[Start of Supplied information]

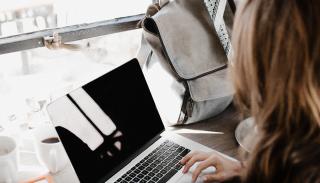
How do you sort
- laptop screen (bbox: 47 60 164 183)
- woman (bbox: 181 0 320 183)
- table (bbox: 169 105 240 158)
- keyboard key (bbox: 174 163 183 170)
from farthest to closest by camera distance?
table (bbox: 169 105 240 158)
keyboard key (bbox: 174 163 183 170)
laptop screen (bbox: 47 60 164 183)
woman (bbox: 181 0 320 183)

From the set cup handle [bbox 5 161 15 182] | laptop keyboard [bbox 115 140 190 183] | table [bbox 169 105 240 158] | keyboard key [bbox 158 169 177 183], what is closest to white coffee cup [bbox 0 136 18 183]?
cup handle [bbox 5 161 15 182]

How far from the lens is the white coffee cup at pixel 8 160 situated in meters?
0.86

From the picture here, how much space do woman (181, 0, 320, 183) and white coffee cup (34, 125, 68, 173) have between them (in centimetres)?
49

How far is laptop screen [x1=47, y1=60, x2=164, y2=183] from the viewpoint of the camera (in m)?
0.85

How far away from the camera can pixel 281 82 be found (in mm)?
589

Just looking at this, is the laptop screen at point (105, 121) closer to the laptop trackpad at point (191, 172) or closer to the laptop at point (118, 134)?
the laptop at point (118, 134)

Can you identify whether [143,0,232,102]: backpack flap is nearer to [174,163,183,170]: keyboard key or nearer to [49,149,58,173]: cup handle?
[174,163,183,170]: keyboard key

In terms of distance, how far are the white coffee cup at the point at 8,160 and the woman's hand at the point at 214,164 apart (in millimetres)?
413

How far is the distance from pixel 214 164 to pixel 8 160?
0.50 metres

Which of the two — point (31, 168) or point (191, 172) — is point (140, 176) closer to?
point (191, 172)

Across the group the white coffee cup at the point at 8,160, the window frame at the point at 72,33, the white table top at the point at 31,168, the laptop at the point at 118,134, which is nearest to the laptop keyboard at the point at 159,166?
the laptop at the point at 118,134

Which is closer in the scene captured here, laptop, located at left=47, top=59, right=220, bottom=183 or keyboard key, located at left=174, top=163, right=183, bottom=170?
laptop, located at left=47, top=59, right=220, bottom=183

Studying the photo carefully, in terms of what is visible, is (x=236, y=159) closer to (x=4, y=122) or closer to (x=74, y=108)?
(x=74, y=108)

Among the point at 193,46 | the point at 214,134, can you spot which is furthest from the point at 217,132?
the point at 193,46
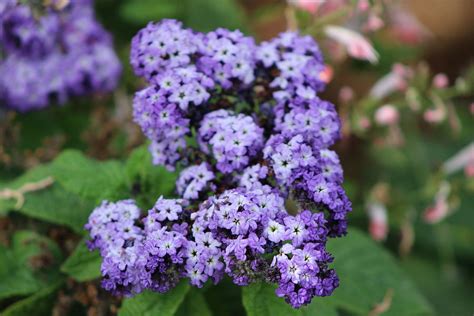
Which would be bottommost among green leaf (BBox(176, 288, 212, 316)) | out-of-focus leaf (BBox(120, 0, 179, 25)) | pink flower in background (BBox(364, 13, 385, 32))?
green leaf (BBox(176, 288, 212, 316))

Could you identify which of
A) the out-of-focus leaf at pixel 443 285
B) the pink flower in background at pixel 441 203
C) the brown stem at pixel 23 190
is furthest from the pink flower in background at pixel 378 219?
the brown stem at pixel 23 190

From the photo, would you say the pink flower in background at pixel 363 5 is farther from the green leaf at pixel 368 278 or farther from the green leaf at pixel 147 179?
the green leaf at pixel 147 179

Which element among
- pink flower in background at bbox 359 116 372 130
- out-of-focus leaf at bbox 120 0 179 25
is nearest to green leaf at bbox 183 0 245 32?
out-of-focus leaf at bbox 120 0 179 25

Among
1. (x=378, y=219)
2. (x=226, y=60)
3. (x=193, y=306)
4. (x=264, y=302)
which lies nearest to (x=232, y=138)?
(x=226, y=60)

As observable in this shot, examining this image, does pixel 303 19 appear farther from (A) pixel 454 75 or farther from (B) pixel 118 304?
(A) pixel 454 75

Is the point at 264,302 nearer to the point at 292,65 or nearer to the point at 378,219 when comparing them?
the point at 292,65

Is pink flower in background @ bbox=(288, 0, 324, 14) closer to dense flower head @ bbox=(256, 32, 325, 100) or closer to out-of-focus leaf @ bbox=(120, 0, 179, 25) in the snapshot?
dense flower head @ bbox=(256, 32, 325, 100)

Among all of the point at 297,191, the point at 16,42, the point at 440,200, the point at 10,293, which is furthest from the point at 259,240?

[End of Supplied information]

From the data above, pull out every line that contains the word "distance", and treat uppercase and lowercase letters as different.

from farthest to closest by camera distance?
In terms of distance, how far are the white coffee cup at the point at 8,160 and the woman's hand at the point at 214,164 apart (in millimetres)?
How far is the distance from pixel 214 164 to pixel 8 160?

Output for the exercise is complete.